The claim that his opinion is only of interest to a “handful of online zealots on the extremes of the debate” is so obviously nonsense. Everybody - that is everybody - I know thinks he has done a wonderful job in calling out the government on this issue. Support for him is held by people way beyond those of us who try always to stop inhuman behaviour by the powers that be.
Next, he picks up on the reference comparing this government with the Nazis. This, as he says, has all too often been a cry from the Left totally over the top. However, sadly the comparison is increasingly becoming more and more sustainable. The reductions in the right to protest and to vote, the increase in the powers of the police, the removal of the court’s right to prevent the government from behaving illegally and the continual attacks on immigrants are familiar from Germany in the 1930s.
The impartiality of the BBC has been compromised for some time and not by Gary Lineker. The only thing he did “wrong” was to say something that the government didn’t like. Tendentious political right-wing comments by people like Andrew Neil or Michael Portillo are not so subject to scrutiny. The general dislike of Jeremy Corbyn is in no small part due to the way he was misrepresented by Laura Kuenssberg. And since Fiona Bruce took over Question Time, this has given more prominence to those on the right, bringing disgraceful people to the attention of the public.
It is very sad that people like Gary Lineker need to stand up. But this is due to the fact that the bulk of the press has consistently produced a wealth of misinformation about the important matters of state.

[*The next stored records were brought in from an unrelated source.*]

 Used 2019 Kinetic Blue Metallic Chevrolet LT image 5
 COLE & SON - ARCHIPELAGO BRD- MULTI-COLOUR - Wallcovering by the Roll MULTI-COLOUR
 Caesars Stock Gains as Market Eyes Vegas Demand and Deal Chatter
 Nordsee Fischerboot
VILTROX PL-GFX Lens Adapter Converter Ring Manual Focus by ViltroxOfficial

The result of this has been the disaster of Brexit, the elimination of decent people from the Tory party and a government of irresponsibility, corruption and incompetence.
Richard Cooper
Time to cancel the licence fee
Gary Lineker really wants a history lesson because if he thinks the Tory party are akin to the Nazis then he really has lost the plot.
What he fails to understand is that the BBC’s income comes from the TV licence fee and represents everyone, be they Tory, Labour or Liberal. It’s essential that the BBC remains impartial to people’s views and are simply ‘presenters’ and if you want to hear the public’s point of view then you invite pundits in to give a balanced view, as the viewing public do not want to listen to the likes of Gary Lineker giving his point of view. That is not what he is paid for. If he wishes to do that, then he gets a job outside of the BBC.

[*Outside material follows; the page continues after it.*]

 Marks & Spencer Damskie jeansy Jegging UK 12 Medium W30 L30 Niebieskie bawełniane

It would appear now that the BBC has gone soft on Lineker and no doubt will think he has got away with it, so it won’t be long before he makes another inane comment. It’s time I believe that the government cancels the licence fee and let it earn its own keep.
Finally, the current Conservative government was given a considerable mandate by the British people to sort out the awful pressures being placed on our social fabric, which is near to breaking point. The government are doing what they have been elected for.
Mr S. C. Anning
All kicking off over Lineker
Gary Lineker has caused a storm by his comment on Twitter comparing the government’s planned bill on controlling the influx of the channel refugees to Germany in the 1930s.
The BBC took the decision to suspend him, which resulted in Match of the Day being broadcast without him or anyone else to present it.
I’m no fan of Lineker and I believe his remarks were crass and insensitive, but I wouldn’t deny his or anyone else’s right to free speech, although it does open the door to some very inane and troubling commentary. Be that as it may, freedom of speech is a fundamental part of our democracy which we are fortunate enough to be privileged to here in the UK, especially when some nations withhold that right.
It was wrong of the BBC to take the action they did but they have climbed down and offered a truce.